-- Travail demandé --
A) Dans l'article sur la répression de la manifestation de Conakry, expliquez pourquoi le membre de la Croix-Rouge parle d'une « volonté de dissimuler les corps des victimes ».
B) Prolongez l'article sur la répression de la manifestation de Conakry à la suite de sa dernière phrase.

-- Texte d'étude --
::::::::
C'est la première fois que la junte militaire réprime dans le
sang une manifestation d'opposants, depuis son arrivée au pouvoir
il y a neuf mois. Plusieurs dizaines de milliers de manifestants
s'étaient rassemblés dans le plus grand stade de Conakry pour dire
leur opposition à l'éventuelle candidature du chef de la junte, le
capitaine Moussa Dadis Camara, à l'élection présidentielle de
janvier.
La France condamne
Ancienne puissance coloniale, la France a très vite condamné
lundi "avec la plus grande fermeté" cette "répression violente".
Elle a appelé les militaires à réaffirmer leur volonté de rendre le
pouvoir aux civils. "Si l'on ne veut pas que la situation dégénère,
cela nécessite que soit réaffirmée par les militaires leur volonté
de rendre le pouvoir aux civils le plus rapidement possible en
organisant les élections et en n'y participant pas", a déclaré le
secrétaire d'Etat à la Coopération et à la Francophonie.
"Un carnage"
Après la dispersion violente du rassemblement par les forces de
l'ordre, 58 cadavres ont été apportés à la morgue du Centre
hospitalier universitaire de Donka, à Conakry, a affirmé à l'AFP un
médecin, sous couvert de l'anonymat.
"C'est la boucherie! Un carnage", a-t-il lancé. Dans un autre
établissement sanitaire de Conakry, l'hôpital Ignace Deen, une
source médicale a assuré au correspondant de l'AFP qu'un camion
militaire était venu pour ramasser des "dizaines de corps", emmenés
vers "une destination inconnue".
Le correspondant de l'AFP avait lui-même dénombré au moins une
dizaine de cadavres portant des traces de balles, couchés à même le
sol dans l'enceinte du stade du 28 septembre.
Dissimulation des cadavres
Selon un membre de la Croix-Rouge, il y a "une volonté de
dissimuler les corps des victimes" de la répression. "Les
dirigeants de l'armée ont demandé que tous les cadavres collectés
soient apportés au camp (militaire Alpha Yaya Diallo, siège de la
junte, ndlr) et non pas dans les morgues", a-t-il dit à
l'AFP.
::::::::
-- Données enregistrées --
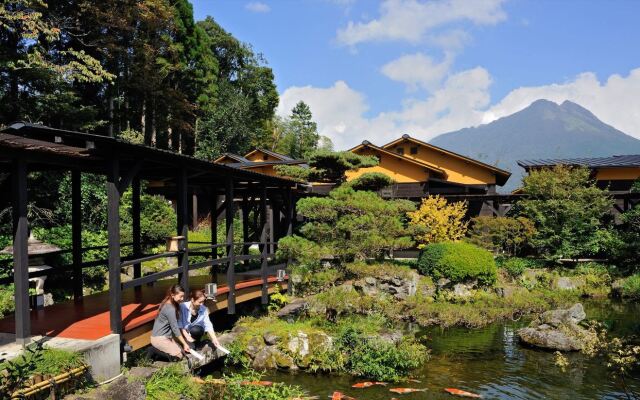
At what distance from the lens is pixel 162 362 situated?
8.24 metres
::::::::
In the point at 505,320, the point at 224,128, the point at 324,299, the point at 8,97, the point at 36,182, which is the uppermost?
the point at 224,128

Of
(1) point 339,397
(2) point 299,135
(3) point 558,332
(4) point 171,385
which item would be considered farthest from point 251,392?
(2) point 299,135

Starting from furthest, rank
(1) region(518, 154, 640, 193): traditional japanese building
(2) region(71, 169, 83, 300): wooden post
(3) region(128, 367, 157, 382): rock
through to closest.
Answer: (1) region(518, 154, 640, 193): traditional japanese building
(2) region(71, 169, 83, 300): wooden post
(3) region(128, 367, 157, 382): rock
::::::::
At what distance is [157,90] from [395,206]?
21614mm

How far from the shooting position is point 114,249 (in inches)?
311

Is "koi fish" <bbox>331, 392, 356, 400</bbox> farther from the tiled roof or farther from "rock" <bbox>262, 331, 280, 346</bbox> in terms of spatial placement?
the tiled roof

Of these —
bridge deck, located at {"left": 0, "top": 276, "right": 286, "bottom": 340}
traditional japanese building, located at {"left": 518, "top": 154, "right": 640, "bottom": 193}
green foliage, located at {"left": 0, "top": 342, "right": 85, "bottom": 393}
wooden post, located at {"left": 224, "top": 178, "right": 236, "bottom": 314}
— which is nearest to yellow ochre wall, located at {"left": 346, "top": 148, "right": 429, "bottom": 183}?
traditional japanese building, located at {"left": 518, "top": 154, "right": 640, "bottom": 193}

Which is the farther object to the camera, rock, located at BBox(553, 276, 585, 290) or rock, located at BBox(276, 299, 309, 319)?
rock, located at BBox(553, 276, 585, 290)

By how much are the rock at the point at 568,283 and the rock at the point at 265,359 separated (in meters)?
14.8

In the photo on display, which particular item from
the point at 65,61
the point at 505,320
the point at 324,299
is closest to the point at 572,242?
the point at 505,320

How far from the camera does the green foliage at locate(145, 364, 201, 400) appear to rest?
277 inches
::::::::
-- Corrigé --
A) Il s'appuie sur une consigne de l'armée. Ses dirigeants ont demandé que tous les cadavres collectés soient apportés au camp militaire Alpha Yaya Diallo, siège de la junte, et non dans les morgues.

B)
Dans la matinée, les forces de l'ordre avaient d'abord dispersé
les opposants à l'aide de matraques et de grenades lacrymogènes
près du stade de la capitale, et arrêté des dizaines de personnes.
Puis le stade -qui compte officiellement 25'000 places- s'était
empli d'une foule débordant jusque sur les pelouses et aux abords,
et des tirs avaient été entendus.
Ces violences interviennent au moment où la communauté
internationale fait pression sur le chef des putschistes, au
pouvoir depuis le coup d'Etat du 23 décembre 2008, pour qu'il
respecte ses engagements de ne pas se présenter à l'élection et de
laisser le pouvoir aux civils.
afp/mej
Deux chefs des opposants blessés
L'ex-Premier ministre, Cellou Dalein Diallo, candidat à l'élection présidentielle et leader de l'Union des forces démocratiques de Guinée (UDFG, opposition), a été blessé au cours de la manifestation.
Il en est de même pour l'ancien chef de gouvernement Sidya Touré, leader de l'Union des forces républicaines (UFR, opposition), selon leurs récits.
Ils ont été conduits au camp militaire Alpha Yaya Diallo, siège de la junte, puis transportés dans une clinique pour y être soignés.
"Il y avait une volonté délibérée de nous éliminer aujourd'hui, nous les opposants", a déclaré Sidya Touré à l'AFP.
"A bas l'armée au pouvoir"
"Non à Dadis" et "à bas l'armée au pouvoir", pouvait-on lire sur des pancartes brandies par des jeunes participant à la manifestation, qui avait été interdite par la junte.
Jusqu'à présent, le capitaine Dadis Camara soulignait volontiers que l'armée avait pris le pouvoir "sans effusion de sang", le 23 décembre 2008, au lendemain du décès du président Lansana Conté, qui régnait sans partage sur le pays depuis 1984.
"Le capitaine Moussa Dadis Camara (chef de la junte) a jeté son masque. Aujourd'hui le régime de la terreur se manifeste et cela peut s'aggraver", a déclaré à l'AFP Alioune Tine, le dirigeant de la Rencontre africaine pour la défense des droits de l'Homme (Raddho), basée à Dakar.